Engel: Notre Dame Remains Stuck In Neutral Without Clear Fixes
SOUTH BEND, Ind. — The instructions from Virginia Tech assistant coach Kevin Giltner pierced through the otherwise empty Purcell Pavilion air.
“Pressure on the catch!” he barked toward his defense early in Wednesday’s game between the Hokies and Notre Dame.
Virginia Tech’s players obeyed. All night. And for the second time in three weeks, Notre Dame had no counter. The Hokies were a boa constrictor, and Notre Dame their prey. In a 62-51 loss, the Irish led for a mere 19 seconds, averaged .73 points per possession, shot 35.7 percent and had assists on just eight of their 20 field goals. Their performance was a continuation of a Jan. 10 defeat in which the Irish were stifled in the second half.
It was much more, too.
Consecutive loss against a ranked team No. 28. ACC loss No. 6, against two wins. A ninth loss to the ninth KenPom top-50 team on the schedule this year. A deflating loss that underscored the uncomfortable status the program occupies: Stuck in neutral, running in mud and unable to punch above its weight class for three-plus seasons now, with no clear path out.

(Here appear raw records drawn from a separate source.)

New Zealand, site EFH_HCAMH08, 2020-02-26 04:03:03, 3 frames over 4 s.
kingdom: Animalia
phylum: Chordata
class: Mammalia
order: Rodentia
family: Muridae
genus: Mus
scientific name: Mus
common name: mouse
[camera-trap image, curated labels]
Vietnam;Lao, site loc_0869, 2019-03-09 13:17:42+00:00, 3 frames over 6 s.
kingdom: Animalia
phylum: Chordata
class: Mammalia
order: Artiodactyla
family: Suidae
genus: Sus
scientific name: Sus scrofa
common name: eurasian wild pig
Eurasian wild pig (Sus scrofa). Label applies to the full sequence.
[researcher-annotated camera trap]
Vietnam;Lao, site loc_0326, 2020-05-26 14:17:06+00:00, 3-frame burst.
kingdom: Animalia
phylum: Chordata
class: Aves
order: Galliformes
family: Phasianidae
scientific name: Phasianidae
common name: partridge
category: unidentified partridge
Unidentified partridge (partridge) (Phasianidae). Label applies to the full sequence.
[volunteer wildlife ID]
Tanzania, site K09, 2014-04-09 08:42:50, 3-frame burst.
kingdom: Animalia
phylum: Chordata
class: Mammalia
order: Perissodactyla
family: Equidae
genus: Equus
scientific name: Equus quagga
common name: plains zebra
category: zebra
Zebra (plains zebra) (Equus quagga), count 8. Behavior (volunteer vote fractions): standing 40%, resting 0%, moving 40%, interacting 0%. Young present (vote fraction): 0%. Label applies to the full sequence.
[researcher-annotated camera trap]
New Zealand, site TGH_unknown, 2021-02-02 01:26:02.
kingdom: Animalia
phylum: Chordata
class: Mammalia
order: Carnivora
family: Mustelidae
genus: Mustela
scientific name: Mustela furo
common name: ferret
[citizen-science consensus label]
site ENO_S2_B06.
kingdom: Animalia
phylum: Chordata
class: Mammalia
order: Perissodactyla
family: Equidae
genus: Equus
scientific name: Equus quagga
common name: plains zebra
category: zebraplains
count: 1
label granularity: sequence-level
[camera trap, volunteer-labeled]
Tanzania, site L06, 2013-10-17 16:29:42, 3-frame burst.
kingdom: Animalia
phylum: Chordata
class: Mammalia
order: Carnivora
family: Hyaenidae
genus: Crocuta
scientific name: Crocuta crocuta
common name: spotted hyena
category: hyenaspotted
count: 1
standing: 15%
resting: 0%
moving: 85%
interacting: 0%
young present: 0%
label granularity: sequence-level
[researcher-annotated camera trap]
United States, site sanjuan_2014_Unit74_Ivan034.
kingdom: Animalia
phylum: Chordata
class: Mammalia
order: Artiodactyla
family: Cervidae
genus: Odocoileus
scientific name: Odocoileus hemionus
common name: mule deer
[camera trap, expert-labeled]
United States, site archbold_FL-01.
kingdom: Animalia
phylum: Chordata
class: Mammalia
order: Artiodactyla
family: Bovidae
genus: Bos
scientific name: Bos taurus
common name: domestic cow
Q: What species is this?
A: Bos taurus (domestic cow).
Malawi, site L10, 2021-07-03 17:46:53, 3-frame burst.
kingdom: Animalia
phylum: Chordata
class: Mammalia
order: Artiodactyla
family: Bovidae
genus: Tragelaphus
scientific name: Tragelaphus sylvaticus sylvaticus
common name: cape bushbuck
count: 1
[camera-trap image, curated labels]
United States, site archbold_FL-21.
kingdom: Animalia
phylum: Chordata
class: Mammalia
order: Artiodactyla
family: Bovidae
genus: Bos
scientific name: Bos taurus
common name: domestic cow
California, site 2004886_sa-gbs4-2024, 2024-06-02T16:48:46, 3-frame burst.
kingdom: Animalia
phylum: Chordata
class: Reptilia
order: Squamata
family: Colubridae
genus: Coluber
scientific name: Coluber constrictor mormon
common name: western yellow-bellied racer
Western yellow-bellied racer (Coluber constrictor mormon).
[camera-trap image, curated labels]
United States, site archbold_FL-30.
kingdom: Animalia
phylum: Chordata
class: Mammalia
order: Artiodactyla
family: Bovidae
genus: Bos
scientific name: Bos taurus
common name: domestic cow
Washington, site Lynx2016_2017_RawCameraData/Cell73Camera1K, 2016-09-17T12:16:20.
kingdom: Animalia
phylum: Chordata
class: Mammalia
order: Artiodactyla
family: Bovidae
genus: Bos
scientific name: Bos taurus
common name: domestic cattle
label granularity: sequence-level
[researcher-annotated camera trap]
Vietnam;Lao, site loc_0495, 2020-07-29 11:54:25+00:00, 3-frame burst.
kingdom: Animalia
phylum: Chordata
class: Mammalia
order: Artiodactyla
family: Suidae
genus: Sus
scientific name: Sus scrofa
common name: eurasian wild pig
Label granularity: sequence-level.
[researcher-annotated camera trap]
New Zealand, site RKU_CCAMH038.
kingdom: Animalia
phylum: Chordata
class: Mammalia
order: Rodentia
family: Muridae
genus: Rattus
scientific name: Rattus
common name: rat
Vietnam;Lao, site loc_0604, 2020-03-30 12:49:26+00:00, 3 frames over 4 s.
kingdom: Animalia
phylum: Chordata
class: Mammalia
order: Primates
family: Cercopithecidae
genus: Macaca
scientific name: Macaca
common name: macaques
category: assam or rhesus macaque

“I may be running out of buttons,” a defeated Mike Brey said afterward. “We haven’t had any answers.”
The Irish aren’t the ACC’s worst team. Maybe not even bottom-three. But when matched up against its better units, they’re consistently coming up short. On made shots, stops, overall athleticism. And as Brey mentioned again, short on relative toughness. Asked what has made Virginia Tech (12-3, 6-2 ACC) so tough for Notre Dame to crack, Brey blinked and rested his head on his left fist, offering a defeated admission.
“They’re tougher,” he said. “They have tougher guys. I love my guys. But they’re really tough and physical defensively. It’s exhausting playing against and wears you out.
“We tried everything offensively to help our group. I couldn’t help them at all.”
Notre Dame trailed by only nine at halftime, but it never felt like the Irish had a punch powerful enough to threaten. They were stuffed inside straightjackets. The ball rarely swung side to side – as it often did in their two-game win streak – to put Virginia Tech into a defensive rotation they could eventually crack. Finding open layups was laborious.
Anytime a Notre Dame player caught a pass on the perimeter, a Virginia Tech defender was in his face. Leading scorer Nate Laszewski took one shot in the first half, once again slowed by the Hokies’ switch-everything defense. Despite frequent matchups with small guards in the paint, Notre Dame couldn’t get him the ball. Point guard Prentiss Hubb scored or assisted on 19 of his team’s 22 first-half points. They came mostly via his own shot creation off the dribble.
“They can get up and pressure us,” Hubb said. “We kind of beat ourselves a little bit, not being able to make shots we usually make. But [it’s] their ball pressure and physicality.”
Elsewhere, Notre Dame’s other guards didn’t awaken until the second half, but even then, it wasn’t enough or at the needed efficiency levels to come back. Hubb slowed down too, going 2 of 10 in the second half. When Notre Dame did create a transition opportunity, Virginia Tech often recovered to snuff it out. Hubb and backcourt mate Trey Wertz each had a fast-break layup blocked in the second half. Hubb also had a transition three-pointer rejected.
“What was demoralizing, we had a couple layups where we beat a guy, and some of the recovery blocks they made” Brey said. “That’s a whole ‘nother level. Whole ‘nother level.”
In breaking it all down, Brey juggled his disappointment of the loss and envy of Virginia Tech’s skill level and identity. Seeing the same thing play out over and over ought to evoke not only lamentations, but jealousy of foes with identities, with the ability to dictate an opposing offense or defense, with reliable go-to options or tactics.
“Anytime you had any bit of life, boy, did they make a play at your throat,” Brey said, some marvel in his tone. “Assassins. This Virginia Tech group, they’re assassins.”
Notre Dame’s place as target practice is a script that’s too familiar and predictable. Any time it tries to push upward, the needed oomph is lacking. When asked how to break through, Hubb offered nine fast words.
“We just have to play hard and make shots,” he said.
On that, Hubb is correct. But it’s the continued inability to do so– mainly the shot-making – against top teams that has put Notre Dame in its current residence in purgatory. The door out is still locked and sealed as firmly as it has been since sometime in 2018.
How to find the key and break out, even for one measly evening, remains a confounding problem on which Brey admits he and the program are stumped. He has tried most everything in recent weeks, from benching the starters to intense defensive drills in practice. It didn’t move the needle in this type of game. What will?
“I don’t know,” Brey said. “That’s a great question. We’ve not really been able to do that. I don’t know. That has frustrated all of us, our players included, that we haven’t been able the last two years to get anybody above us. It’s kind of where we are. We’re kind of pigeon-holed in this league right now.”